Jill McGreal discusses the politics of funding for animation via the European Union's CARTOON initiative, which is trying to create the infrastructure for a transnational industry.

CARTOON runs other major programs, including training schemes and the studio grouping scheme. Under this latter scheme, European companies are encouraged to come together in joint ventures for which the successful applicants receive subsidies with which to attend markets, produce promotional material and administer co-productions. Last, but certainly not least, CARTOON runs the Cartoon D'Or (The Golden Cartoon), a prize worth 35,000 ECUs which is awarded yearly at the Forum to the best European animated film, an amount which the filmmaker must commit towards a new project. This year the Cartoon D'Or was awarded to Tyron Montgomery for his outstanding first film, Quest.

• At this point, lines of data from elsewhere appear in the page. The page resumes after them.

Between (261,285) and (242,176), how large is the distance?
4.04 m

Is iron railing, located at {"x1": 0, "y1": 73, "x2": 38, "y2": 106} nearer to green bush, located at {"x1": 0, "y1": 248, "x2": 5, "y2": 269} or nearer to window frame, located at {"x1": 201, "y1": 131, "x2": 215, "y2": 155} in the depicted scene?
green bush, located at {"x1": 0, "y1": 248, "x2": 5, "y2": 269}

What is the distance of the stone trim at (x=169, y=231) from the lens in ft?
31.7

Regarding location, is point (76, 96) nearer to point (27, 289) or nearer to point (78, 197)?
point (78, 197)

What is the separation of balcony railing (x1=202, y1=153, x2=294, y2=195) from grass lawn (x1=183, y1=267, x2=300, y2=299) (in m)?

Promoting European Animation
CARTOON's mandate is to create a European industrial base for animation. Its policies are openly projectionist and designed to provide a ready supply of indigenous product for European television screens and to promote European animation within the competitive international television market. For "international" read American, although CARTOON's policies are not so much anti-American as pro-European--there is a difference. CARTOON has been very successful. Their Appraisal 1988-1995, published at the close of MEDIA I, reports on the facts and figures: an increase of 50% over 5 years of European series being broadcast on European television, an increase in annual production to 700 hours from 60 in 1986, the beginning of long format series production, something that was inconceivable in 1988, and so on.

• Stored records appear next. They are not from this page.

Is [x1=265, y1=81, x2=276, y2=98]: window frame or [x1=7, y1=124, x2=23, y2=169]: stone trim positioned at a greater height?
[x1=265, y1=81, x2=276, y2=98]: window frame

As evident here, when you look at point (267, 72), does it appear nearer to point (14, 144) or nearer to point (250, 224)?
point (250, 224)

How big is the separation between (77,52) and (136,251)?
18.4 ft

Fortunately for CARTOON the business environment has also changed and the amount of available resources has kept pace with the increased number of projects looking for funding, although whether this is a direct effect of CARTOON's actions is moot. It could just be a global recognition of the potential value of children's programming, without which all of CARTOON's most strenuous efforts would not have yielded the same spectacular results. But the counter-argument could run something like this: local broadcasters have a choice of acquiring or commissioning product for their schedules. It's cheaper to acquire, but it's potentially lucrative to invest in product where the back end earns money from several revenue streams. It's unlikely that local broadcasters would have an opportunity to invest in foreign (American) projects where the sale of equity begins and ends in the foreign domestic market. But if a local broadcaster is offered local projects which are of a high enough standard to compete internationally for revenues from sales, video, merchandising, etc., then that local broadcaster is more likely to want to invest in those local projects.

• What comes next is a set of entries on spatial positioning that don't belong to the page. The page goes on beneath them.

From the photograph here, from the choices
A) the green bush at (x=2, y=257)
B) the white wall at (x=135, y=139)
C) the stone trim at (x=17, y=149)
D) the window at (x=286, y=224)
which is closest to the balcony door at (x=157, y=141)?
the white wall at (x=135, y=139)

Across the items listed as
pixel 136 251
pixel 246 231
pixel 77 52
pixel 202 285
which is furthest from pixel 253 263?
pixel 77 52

The big money comes from merchandising, a fact which every parent will instantly appreciate. But it's a fact that of any 10 programs being scheduled at any one time in the UK, less than half will be British and only one of them will achieve any merchandise success at all. In the video retail stores 68% of sales are Disney titles and the rest of the shelf space is purchased by the companies with the biggest marketing spends. British titles may find their way into a grubby little space on the bottom shelf behind the pillar.